Document segment -
______________________________

Ok the Mac OS X/Windows users out there will have no sympathy or understanding of that statement - but hey that’s why I run Linux right. I like figuring stuff. I like figuring stuff out so much that not only do I run Debian - but I run Debian unstable.
So several months ago I got a snazzy new laptop - it’s an HP Pavilion zv5000. It replaced my ageing Dell. Overall this thing has been a huge improvement over my old laptop -with two minor acceptions:
1. The dock is annoying - it donesn’t have a dedicated network mac id - so I have to resort to other trickery to detect I’m in a dock and they put a huge speaker on it that blocks the disk light :(
2. I have no sound.
Ok the second one is probably more my fault that anything. Basically I’ve been trying to use the Alsa sound system. Until today if I wanted sound under Linux I had to:
1. Become Root
2. Run alsaconfig
3. Fix the volume setting
4. Chmod a bunch of devices so I can control volume as a normal user
5. run my apps
I had to do the above every time I rebooted. That was so annoying I usually just let my office mate blast his stereo.

______________________________

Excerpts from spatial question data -
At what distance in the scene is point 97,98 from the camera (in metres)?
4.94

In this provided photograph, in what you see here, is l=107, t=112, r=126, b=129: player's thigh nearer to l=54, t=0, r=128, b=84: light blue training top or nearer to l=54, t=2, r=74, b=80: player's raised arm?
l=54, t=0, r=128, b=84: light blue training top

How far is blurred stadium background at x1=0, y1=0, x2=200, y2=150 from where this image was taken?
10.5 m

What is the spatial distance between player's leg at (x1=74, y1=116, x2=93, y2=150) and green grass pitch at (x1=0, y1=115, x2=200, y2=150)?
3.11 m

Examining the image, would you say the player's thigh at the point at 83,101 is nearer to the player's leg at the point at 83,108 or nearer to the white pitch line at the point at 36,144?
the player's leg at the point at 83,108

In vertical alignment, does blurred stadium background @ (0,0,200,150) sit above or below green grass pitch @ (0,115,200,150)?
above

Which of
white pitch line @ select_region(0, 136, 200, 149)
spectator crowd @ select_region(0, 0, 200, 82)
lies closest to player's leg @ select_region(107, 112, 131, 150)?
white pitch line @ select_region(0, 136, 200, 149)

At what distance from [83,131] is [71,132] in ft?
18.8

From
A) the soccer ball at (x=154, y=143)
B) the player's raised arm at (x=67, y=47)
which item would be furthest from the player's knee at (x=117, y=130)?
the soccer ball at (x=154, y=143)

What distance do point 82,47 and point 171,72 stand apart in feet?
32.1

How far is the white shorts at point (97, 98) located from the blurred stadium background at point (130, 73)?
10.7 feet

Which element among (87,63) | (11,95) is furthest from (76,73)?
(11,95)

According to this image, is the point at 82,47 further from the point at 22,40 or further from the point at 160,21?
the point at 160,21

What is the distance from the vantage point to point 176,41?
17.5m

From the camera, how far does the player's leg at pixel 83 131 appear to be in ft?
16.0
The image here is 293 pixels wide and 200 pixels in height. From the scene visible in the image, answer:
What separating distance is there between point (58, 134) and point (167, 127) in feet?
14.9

______________________________

Tasks to complete -
[a] Can you arrange the records, starting at the line containing "According to this" and ending at the last line of the records, as a Markdown table with the columns "Row" and "Line", leaving out blank lines?
[b] Can you pick up the blog post about fighting with Alsa sound on a Debian laptop and carry it on after its final sentence?

Answers provided -
[a]
| Row | Line |
|---|---|
| 1 | According to this image, is the point at 82,47 further from the point at 22,40 or further from the point at 160,21? |
| 2 | the point at 160,21 |
| 3 | What is the distance from the vantage point to point 176,41? |
| 4 | 17.5m |
| 5 | From the camera, how far does the player's leg at pixel 83 131 appear to be in ft? |
| 6 | 16.0 |
| 7 | The image here is 293 pixels wide and 200 pixels in height. From the scene visible in the image, answer: |
| 8 | What separating distance is there between point (58, 134) and point (167, 127) in feet? |
| 9 | 14.9 |

[b]
I had enough today - since I was playing with an application that played audio as part of it’s demo.
I found out that a big part of my problem is that when I went to 2.6 kernel I never setup a modprobe.conf which means a lot of my modules weren’t loading properly. Forunately there’s a program for this called generate-modprobe.conf. Which I had but it was stored as documentation not as an executable. I ran it - and after a little while I managed to get it to run the sound modules and the nVidia driver in dual head mode - one issue left.
I added a new catch-all script called Startup.sh which will handle all the startup stuff - like chmod’ing devices for my normal account
I run Gnome. It comes with a little widget to handle volume control. This is sort of important because I need to be able to easily mute the sound when I get a call. The widget totally didn’t work. I was left controlling volume from an ncurses alsa-mixer - which I can tell you sucks.
I found a nice reference on a sight in Hong Kong. Some parts were in Chinese and parts were in English. In the thread I found instructions to add:
ii alsa-base 1.0.8-6 ALSA driver configuration files
ii alsa-utils 1.0.8-3 ALSA utilities
ii gamix 1.99.p14.debia Graphical sound mixer for ALSA
ii libasound2 1.0.8-2 ALSA library
ii libasound2-dev 1.0.8-2 ALSA library development files
ii libesd-alsa0 0.2.35-2 Enlightened Sound Daemon (ALSA) - Shared lib
I did that and viola - the widget works!
Ok so that may seem like a lot of work - and even possible a pain. And it is - but now that it works I’m done - and I feel like I learned something :)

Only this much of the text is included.